§ EXERCISE DETAILS:
Please return the entries below as a JSON list of strings, one string per line, leaving out blank lines.

»»

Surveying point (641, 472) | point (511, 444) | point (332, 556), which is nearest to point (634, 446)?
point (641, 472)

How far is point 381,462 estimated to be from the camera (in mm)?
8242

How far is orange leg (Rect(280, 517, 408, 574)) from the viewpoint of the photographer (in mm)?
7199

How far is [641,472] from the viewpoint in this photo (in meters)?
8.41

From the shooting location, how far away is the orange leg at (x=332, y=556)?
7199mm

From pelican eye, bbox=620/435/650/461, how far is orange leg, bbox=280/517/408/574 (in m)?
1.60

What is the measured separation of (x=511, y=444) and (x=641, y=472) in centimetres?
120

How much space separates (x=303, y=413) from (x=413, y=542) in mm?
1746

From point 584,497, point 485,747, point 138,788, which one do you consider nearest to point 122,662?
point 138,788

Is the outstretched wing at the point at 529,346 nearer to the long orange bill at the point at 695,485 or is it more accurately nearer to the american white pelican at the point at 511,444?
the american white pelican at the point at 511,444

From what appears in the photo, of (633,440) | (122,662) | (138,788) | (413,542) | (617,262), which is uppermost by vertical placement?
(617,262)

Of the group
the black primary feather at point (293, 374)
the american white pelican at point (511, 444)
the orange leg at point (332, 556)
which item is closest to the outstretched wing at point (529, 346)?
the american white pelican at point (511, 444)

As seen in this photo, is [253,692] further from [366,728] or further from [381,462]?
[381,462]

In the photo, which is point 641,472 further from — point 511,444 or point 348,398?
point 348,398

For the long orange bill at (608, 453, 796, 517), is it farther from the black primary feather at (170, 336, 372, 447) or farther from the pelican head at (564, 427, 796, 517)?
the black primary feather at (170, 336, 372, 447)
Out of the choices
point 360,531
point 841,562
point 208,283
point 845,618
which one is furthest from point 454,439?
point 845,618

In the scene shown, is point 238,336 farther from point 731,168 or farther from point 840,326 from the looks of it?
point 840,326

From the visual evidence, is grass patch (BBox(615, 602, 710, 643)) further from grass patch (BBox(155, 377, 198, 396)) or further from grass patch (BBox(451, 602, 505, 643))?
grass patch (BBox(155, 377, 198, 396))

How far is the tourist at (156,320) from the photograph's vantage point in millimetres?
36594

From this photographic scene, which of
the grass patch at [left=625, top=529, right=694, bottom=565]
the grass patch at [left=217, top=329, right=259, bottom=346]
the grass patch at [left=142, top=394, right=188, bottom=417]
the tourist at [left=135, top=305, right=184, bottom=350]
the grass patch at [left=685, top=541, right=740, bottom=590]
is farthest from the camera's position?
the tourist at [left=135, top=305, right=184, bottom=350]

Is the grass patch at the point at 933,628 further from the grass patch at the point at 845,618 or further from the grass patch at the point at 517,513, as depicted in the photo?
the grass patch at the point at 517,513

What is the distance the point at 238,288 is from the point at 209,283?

««

§ FINISHED TASK:
[
  "Surveying point (641, 472) | point (511, 444) | point (332, 556), which is nearest to point (634, 446)?",
  "point (641, 472)",
  "How far is point 381,462 estimated to be from the camera (in mm)?",
  "8242",
  "How far is orange leg (Rect(280, 517, 408, 574)) from the viewpoint of the photographer (in mm)?",
  "7199",
  "How far is [641,472] from the viewpoint in this photo (in meters)?",
  "8.41",
  "From the shooting location, how far away is the orange leg at (x=332, y=556)?",
  "7199mm",
  "From pelican eye, bbox=620/435/650/461, how far is orange leg, bbox=280/517/408/574 (in m)?",
  "1.60",
  "What is the measured separation of (x=511, y=444) and (x=641, y=472) in centimetres?",
  "120",
  "How much space separates (x=303, y=413) from (x=413, y=542) in mm?",
  "1746",
  "From point 584,497, point 485,747, point 138,788, which one do you consider nearest to point 122,662?",
  "point 138,788",
  "Is the outstretched wing at the point at 529,346 nearer to the long orange bill at the point at 695,485 or is it more accurately nearer to the american white pelican at the point at 511,444?",
  "the american white pelican at the point at 511,444",
  "From what appears in the photo, of (633,440) | (122,662) | (138,788) | (413,542) | (617,262), which is uppermost by vertical placement?",
  "(617,262)",
  "Of the group",
  "the black primary feather at point (293, 374)",
  "the american white pelican at point (511, 444)",
  "the orange leg at point (332, 556)",
  "which item is closest to the outstretched wing at point (529, 346)?",
  "the american white pelican at point (511, 444)",
  "As seen in this photo, is [253,692] further from [366,728] or further from [381,462]?",
  "[381,462]",
  "In the photo, which is point 641,472 further from — point 511,444 or point 348,398?",
  "point 348,398",
  "For the long orange bill at (608, 453, 796, 517), is it farther from the black primary feather at (170, 336, 372, 447) or farther from the pelican head at (564, 427, 796, 517)?",
  "the black primary feather at (170, 336, 372, 447)",
  "Out of the choices",
  "point 360,531",
  "point 841,562",
  "point 208,283",
  "point 845,618",
  "which one is furthest from point 454,439?",
  "point 845,618",
  "In the scene shown, is point 238,336 farther from point 731,168 or farther from point 840,326 from the looks of it?",
  "point 840,326",
  "From the visual evidence, is grass patch (BBox(615, 602, 710, 643)) further from grass patch (BBox(155, 377, 198, 396)) or further from grass patch (BBox(451, 602, 505, 643))?",
  "grass patch (BBox(155, 377, 198, 396))",
  "How far is the tourist at (156,320) from the photograph's vantage point in millimetres?",
  "36594",
  "From this photographic scene, which of",
  "the grass patch at [left=625, top=529, right=694, bottom=565]",
  "the grass patch at [left=217, top=329, right=259, bottom=346]",
  "the grass patch at [left=142, top=394, right=188, bottom=417]",
  "the tourist at [left=135, top=305, right=184, bottom=350]",
  "the grass patch at [left=685, top=541, right=740, bottom=590]",
  "is farthest from the camera's position?",
  "the tourist at [left=135, top=305, right=184, bottom=350]",
  "Is the grass patch at the point at 933,628 further from the grass patch at the point at 845,618 or further from the grass patch at the point at 517,513, as depicted in the photo?",
  "the grass patch at the point at 517,513",
  "What is the distance the point at 238,288 is from the point at 209,283?"
]